Quantum Policy Gradient in Reproducing Kernel Hilbert Space
This work addresses a gap in quantum RL for researchers, though it appears incremental as it extends existing kernel methods from supervised learning to RL.
The paper tackles the problem of applying kernel methods to quantum reinforcement learning by proposing quantum policy gradient algorithms with kernel policies, achieving a quadratic reduction in query complexity compared to classical counterparts.

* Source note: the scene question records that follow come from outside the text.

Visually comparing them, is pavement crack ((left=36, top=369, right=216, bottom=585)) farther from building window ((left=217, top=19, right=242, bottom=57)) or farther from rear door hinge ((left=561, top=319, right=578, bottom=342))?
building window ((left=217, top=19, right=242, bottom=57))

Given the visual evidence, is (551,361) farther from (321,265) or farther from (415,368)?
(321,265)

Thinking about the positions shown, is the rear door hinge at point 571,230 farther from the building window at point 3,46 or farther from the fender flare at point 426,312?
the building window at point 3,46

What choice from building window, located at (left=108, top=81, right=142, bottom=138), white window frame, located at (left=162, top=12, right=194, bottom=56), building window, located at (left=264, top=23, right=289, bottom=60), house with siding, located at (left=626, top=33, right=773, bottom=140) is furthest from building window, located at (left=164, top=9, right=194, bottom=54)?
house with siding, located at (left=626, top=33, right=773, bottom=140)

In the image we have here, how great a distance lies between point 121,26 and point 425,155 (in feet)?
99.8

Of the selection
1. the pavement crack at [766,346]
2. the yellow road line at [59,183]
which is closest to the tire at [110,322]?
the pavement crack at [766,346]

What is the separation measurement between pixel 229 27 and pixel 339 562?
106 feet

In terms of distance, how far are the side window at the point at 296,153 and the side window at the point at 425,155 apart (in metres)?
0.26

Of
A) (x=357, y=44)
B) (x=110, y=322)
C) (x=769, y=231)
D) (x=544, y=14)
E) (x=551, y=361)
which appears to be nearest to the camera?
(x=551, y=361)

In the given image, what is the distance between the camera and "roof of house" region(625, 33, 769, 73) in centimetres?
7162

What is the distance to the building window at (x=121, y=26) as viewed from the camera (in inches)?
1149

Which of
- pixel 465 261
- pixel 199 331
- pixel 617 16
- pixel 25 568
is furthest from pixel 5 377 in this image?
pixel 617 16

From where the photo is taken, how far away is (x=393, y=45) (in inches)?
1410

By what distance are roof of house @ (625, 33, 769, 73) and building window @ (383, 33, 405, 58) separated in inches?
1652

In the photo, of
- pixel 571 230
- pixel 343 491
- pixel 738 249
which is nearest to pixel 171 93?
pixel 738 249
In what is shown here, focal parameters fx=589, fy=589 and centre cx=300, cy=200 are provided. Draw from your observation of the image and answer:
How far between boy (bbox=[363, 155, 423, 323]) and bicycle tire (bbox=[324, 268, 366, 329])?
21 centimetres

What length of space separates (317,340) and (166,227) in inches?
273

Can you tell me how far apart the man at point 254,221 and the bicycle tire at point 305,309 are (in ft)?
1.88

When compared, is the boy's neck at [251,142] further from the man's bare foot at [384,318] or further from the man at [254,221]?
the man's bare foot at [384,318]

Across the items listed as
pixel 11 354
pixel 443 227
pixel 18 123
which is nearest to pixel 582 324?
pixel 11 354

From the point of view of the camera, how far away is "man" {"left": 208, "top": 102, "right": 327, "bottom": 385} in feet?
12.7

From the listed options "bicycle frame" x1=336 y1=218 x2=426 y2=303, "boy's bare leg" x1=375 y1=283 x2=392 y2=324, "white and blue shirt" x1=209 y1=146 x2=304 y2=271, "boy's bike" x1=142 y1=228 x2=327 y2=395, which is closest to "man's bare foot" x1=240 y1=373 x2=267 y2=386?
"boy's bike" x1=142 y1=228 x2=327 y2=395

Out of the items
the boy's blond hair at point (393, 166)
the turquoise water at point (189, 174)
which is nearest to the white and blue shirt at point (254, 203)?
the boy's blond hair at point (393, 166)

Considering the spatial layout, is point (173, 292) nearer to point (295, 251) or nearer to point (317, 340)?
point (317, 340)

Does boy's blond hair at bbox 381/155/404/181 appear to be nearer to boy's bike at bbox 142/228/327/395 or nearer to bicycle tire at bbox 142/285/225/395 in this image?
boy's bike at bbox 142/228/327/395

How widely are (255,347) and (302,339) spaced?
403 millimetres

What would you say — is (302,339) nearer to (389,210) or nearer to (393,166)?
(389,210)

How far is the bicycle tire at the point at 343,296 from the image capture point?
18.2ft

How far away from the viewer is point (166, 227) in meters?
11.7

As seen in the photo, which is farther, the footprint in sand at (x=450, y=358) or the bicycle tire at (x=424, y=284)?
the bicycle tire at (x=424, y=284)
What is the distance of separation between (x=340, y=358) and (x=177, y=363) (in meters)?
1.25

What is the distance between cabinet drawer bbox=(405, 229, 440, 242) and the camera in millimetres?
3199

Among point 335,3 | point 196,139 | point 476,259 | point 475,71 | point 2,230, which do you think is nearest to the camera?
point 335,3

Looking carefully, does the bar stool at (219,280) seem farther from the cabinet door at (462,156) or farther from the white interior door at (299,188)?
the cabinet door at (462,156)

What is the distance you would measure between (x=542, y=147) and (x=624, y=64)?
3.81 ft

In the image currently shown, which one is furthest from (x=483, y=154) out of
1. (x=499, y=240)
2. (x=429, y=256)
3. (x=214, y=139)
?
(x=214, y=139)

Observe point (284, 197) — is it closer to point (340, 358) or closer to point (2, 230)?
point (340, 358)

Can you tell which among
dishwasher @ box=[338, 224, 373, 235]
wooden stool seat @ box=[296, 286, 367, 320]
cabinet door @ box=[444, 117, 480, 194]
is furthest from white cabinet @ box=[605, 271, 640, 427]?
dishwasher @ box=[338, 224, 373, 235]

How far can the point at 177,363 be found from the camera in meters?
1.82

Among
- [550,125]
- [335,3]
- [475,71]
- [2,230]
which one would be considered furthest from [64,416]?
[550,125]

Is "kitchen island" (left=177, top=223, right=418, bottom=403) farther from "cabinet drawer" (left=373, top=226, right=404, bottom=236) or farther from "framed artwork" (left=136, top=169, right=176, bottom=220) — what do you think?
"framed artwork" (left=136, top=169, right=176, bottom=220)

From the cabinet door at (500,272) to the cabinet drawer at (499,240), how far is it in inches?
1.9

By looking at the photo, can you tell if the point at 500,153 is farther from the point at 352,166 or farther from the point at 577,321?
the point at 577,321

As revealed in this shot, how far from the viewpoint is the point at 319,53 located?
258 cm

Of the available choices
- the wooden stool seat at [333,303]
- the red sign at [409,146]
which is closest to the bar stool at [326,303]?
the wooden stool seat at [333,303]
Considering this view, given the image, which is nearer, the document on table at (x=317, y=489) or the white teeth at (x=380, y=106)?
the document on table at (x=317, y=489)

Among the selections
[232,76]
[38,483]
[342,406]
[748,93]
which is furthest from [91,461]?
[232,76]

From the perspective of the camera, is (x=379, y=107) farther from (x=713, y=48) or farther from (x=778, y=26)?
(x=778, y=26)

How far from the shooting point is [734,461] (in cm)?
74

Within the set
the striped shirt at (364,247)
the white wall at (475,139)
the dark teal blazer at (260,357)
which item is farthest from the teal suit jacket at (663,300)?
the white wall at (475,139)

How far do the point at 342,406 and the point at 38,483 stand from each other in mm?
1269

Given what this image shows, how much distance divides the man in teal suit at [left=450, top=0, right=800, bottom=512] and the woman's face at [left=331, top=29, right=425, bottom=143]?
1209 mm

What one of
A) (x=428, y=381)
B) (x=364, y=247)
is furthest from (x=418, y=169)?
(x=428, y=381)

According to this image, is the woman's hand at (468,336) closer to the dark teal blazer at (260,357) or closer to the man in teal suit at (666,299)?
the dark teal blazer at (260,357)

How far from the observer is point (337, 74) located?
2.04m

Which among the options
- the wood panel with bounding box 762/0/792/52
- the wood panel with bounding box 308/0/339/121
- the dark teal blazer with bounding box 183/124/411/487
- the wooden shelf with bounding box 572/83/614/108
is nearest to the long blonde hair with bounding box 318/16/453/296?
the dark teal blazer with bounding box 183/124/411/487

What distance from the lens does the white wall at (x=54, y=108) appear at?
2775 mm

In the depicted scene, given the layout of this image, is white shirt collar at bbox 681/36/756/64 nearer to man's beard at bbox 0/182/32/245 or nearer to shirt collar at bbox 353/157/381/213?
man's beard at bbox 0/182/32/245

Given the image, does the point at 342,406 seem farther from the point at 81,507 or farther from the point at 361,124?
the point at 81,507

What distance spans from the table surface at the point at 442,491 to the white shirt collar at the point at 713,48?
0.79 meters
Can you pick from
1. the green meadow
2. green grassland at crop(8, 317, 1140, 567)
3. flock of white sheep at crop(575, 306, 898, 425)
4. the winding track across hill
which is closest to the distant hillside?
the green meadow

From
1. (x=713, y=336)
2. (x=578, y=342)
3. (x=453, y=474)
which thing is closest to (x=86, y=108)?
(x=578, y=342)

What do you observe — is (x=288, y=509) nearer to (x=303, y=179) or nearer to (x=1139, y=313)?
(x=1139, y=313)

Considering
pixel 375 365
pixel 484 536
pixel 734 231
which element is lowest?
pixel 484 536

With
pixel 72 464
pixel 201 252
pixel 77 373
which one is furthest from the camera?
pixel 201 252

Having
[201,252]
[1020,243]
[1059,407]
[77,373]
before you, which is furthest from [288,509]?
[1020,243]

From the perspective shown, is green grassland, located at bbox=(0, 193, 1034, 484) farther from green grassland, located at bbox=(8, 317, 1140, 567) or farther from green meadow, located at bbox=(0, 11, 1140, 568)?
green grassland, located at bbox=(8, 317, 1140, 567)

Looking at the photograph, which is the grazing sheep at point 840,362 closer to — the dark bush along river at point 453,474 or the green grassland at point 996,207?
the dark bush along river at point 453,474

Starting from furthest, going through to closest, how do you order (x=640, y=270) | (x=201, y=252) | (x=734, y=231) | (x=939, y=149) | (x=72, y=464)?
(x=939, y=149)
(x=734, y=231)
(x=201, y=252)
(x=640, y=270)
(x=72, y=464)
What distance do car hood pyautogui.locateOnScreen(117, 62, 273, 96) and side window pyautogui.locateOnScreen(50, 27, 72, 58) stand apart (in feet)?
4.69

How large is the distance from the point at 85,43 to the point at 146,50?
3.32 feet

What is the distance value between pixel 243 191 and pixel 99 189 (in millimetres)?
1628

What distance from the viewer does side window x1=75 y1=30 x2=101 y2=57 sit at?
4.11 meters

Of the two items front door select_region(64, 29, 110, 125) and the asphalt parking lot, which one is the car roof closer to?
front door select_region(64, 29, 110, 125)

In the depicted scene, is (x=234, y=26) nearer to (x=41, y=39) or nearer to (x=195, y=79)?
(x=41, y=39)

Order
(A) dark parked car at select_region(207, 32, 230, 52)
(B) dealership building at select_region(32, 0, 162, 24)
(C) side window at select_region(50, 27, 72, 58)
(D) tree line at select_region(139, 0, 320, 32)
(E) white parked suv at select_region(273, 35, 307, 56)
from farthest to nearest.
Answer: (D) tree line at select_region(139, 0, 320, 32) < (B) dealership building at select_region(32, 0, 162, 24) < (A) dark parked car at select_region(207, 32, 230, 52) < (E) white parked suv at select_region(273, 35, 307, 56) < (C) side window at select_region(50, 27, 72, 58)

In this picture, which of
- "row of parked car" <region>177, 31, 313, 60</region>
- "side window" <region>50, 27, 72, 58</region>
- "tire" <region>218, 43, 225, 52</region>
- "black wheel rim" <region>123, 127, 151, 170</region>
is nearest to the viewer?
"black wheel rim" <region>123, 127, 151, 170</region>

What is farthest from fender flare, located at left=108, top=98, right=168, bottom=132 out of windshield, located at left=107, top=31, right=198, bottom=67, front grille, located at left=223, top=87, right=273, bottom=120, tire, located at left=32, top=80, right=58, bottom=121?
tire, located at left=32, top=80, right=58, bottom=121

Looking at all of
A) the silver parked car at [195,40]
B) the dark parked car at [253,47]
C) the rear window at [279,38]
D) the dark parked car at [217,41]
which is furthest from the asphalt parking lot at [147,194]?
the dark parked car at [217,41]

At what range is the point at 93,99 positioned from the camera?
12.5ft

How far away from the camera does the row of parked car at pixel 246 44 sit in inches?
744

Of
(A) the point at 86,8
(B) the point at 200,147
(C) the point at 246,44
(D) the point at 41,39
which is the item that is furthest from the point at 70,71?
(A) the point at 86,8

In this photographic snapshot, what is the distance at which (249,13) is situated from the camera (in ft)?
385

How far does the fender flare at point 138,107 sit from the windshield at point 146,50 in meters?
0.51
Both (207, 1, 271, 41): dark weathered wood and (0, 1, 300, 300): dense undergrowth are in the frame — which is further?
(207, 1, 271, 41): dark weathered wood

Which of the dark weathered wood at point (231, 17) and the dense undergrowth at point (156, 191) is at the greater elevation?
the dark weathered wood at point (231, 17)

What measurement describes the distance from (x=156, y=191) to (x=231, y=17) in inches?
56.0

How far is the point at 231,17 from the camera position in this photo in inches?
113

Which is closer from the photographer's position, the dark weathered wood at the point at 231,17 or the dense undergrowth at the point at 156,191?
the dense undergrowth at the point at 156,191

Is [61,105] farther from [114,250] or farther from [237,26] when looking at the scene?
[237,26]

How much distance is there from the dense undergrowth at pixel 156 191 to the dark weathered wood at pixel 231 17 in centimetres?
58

Parametrised quantum circuits offer expressive and data-efficient representations for machine learning. Due to quantum states residing in a high-dimensional Hilbert space, parametrised quantum circuits have a natural interpretation in terms of kernel methods. The representation of quantum circuits in terms of quantum kernels has been studied widely in quantum supervised learning, but has been overlooked in the context of quantum RL. This paper proposes the use of kernel policies and quantum policy gradient algorithms for quantum-accessible environments. After discussing the properties of such policies and a demonstration of classical policy gradient on a coherent policy in a quantum environment, we propose parametric and non-parametric policy gradient and actor-critic algorithms with quantum kernel policies in quantum environments. This approach, implemented with both numerical and analytical quantum policy gradient techniques, allows exploiting the many advantages of kernel methods, including data-driven forms for functions (and their gradients) as well as tunable expressiveness. The proposed approach is suitable for vector-valued action spaces and each of the formulations demonstrates a quadratic reduction in query complexity compared to their classical counterparts. We propose actor-critic algorithms based on stochastic policy gradient, deterministic policy gradient, and natural policy gradient, and demonstrate additional query complexity reductions compared to quantum policy gradient algorithms under favourable conditions.